(Saved entries)
[Start of Attachment]

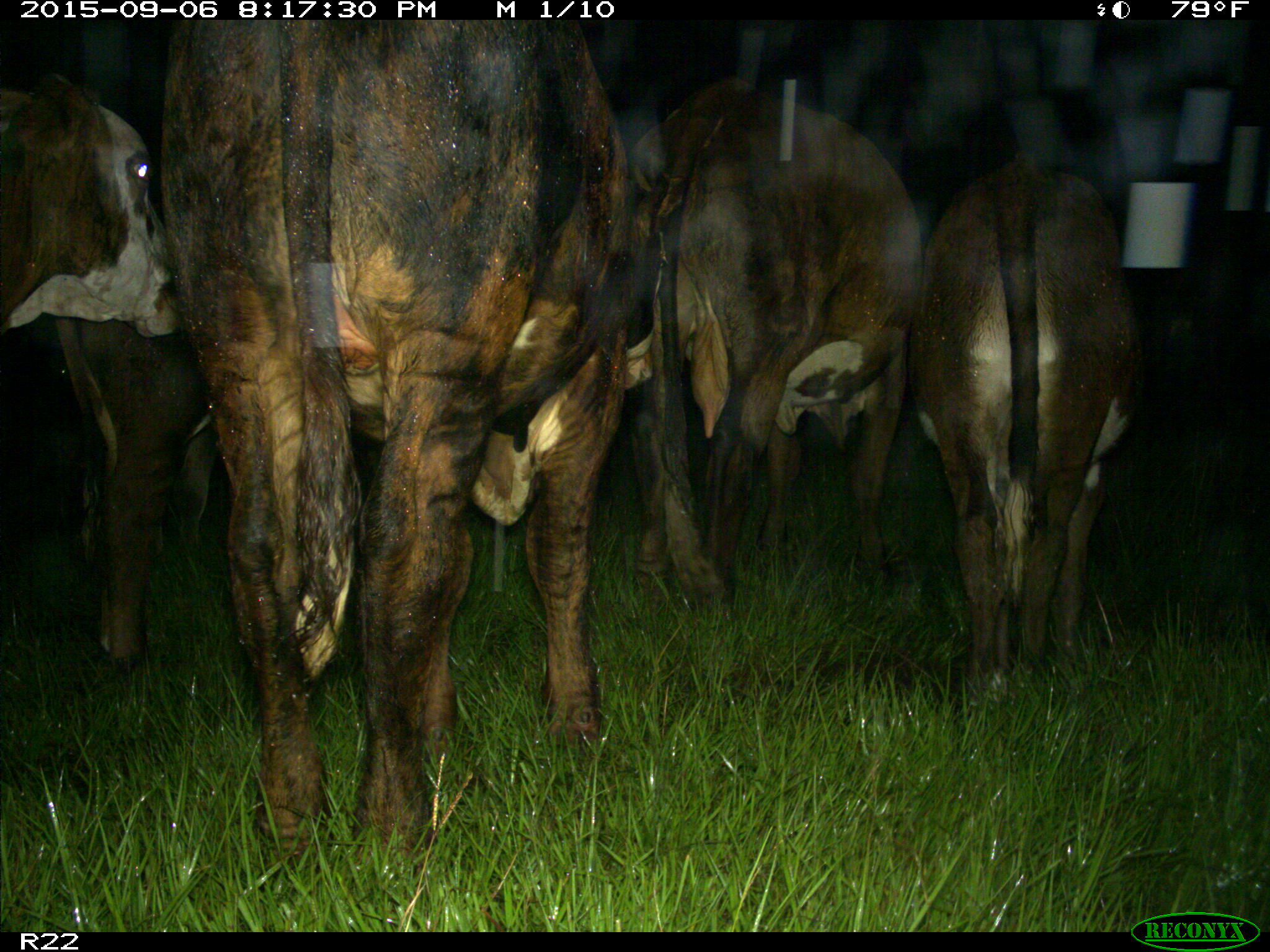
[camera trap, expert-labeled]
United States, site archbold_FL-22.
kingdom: Animalia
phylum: Chordata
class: Mammalia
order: Artiodactyla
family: Bovidae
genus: Bos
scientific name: Bos taurus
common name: domestic cow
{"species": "Bos taurus (domestic cow)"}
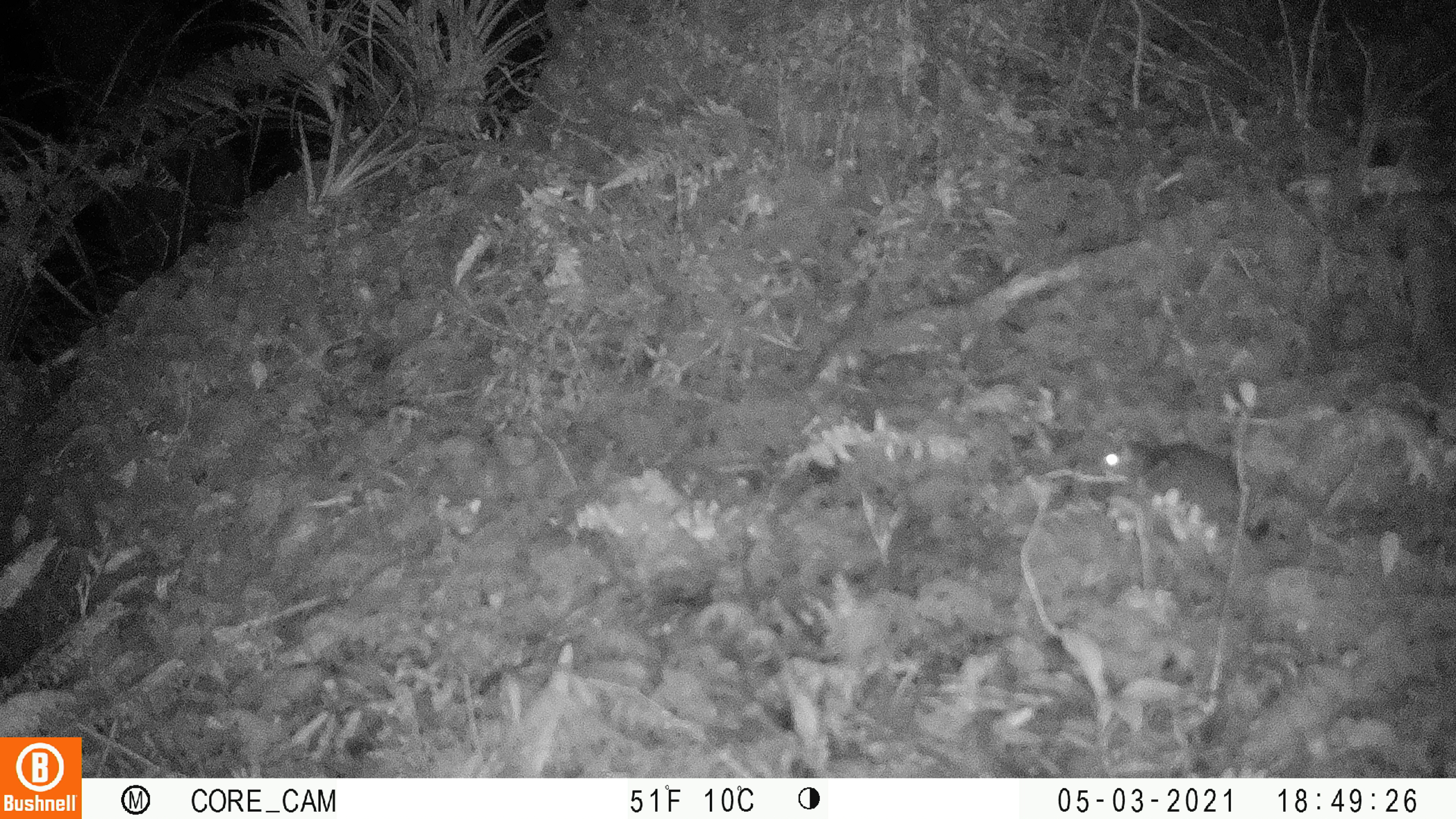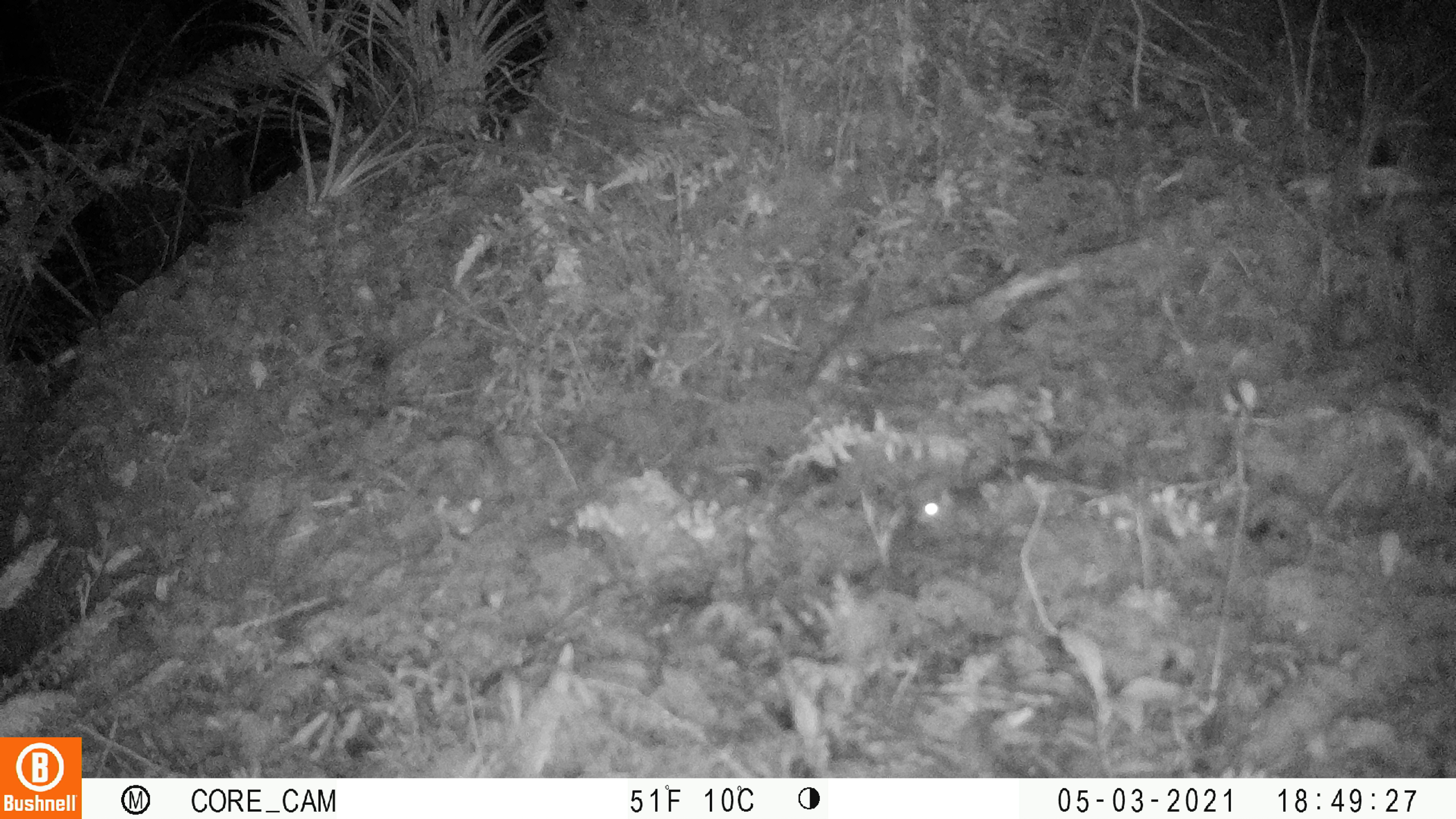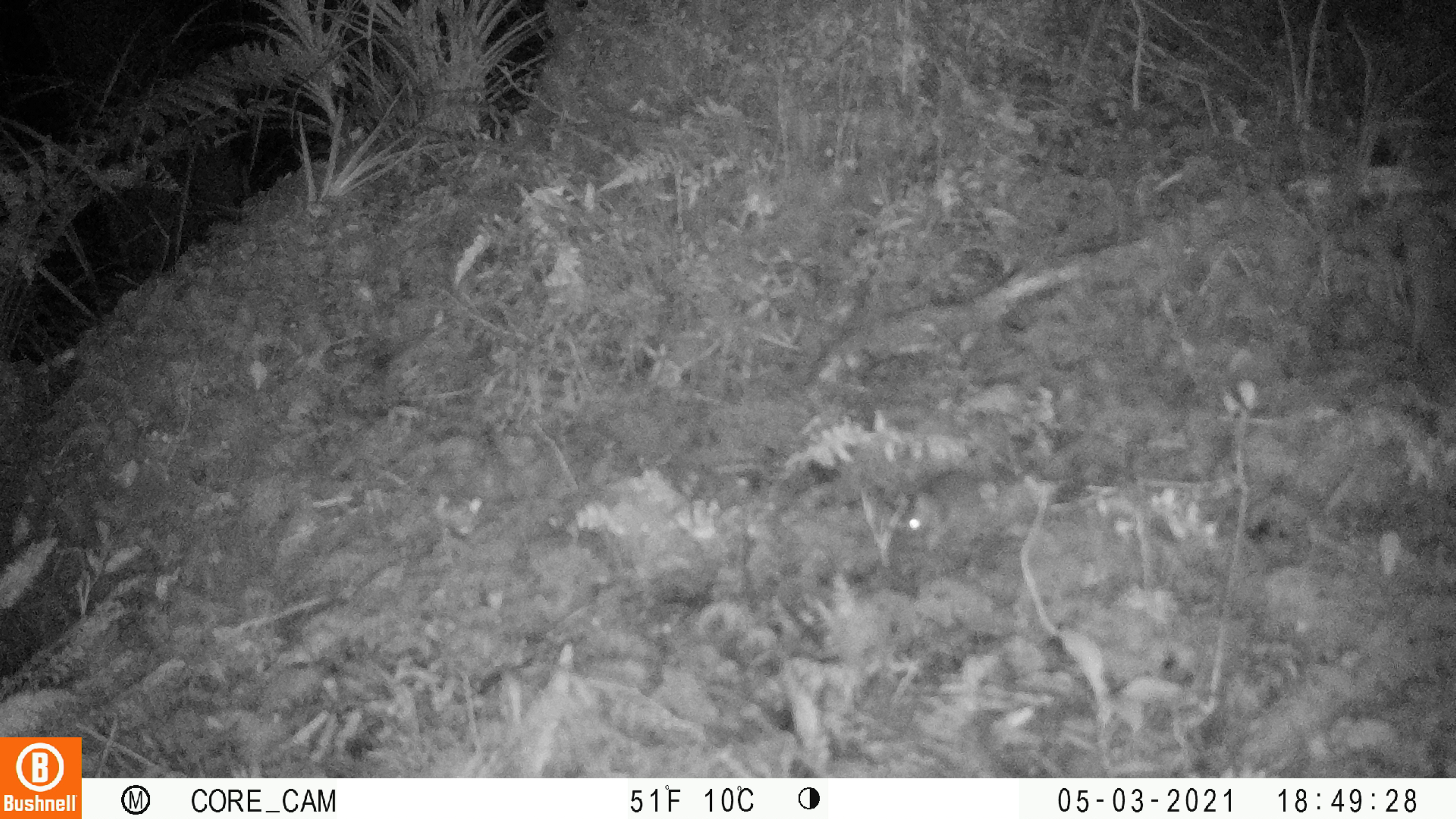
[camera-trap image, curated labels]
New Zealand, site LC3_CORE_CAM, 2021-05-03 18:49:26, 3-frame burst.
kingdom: Animalia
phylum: Chordata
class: Mammalia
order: Rodentia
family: Muridae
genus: Rattus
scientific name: Rattus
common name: rat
Rat (Rattus).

[End of Attachment]

### GOAL OF THE EXERCISE
Only the lines from the one holding "New Zealand, site" to the end of the entries above belong in the answer, each copied exactly.

### SOLUTION TO THIS PROBLEM
New Zealand, site LC3_CORE_CAM, 2021-05-03 18:49:26, 3-frame burst.
kingdom: Animalia
phylum: Chordata
class: Mammalia
order: Rodentia
family: Muridae
genus: Rattus
scientific name: Rattus
common name: rat
Rat (Rattus).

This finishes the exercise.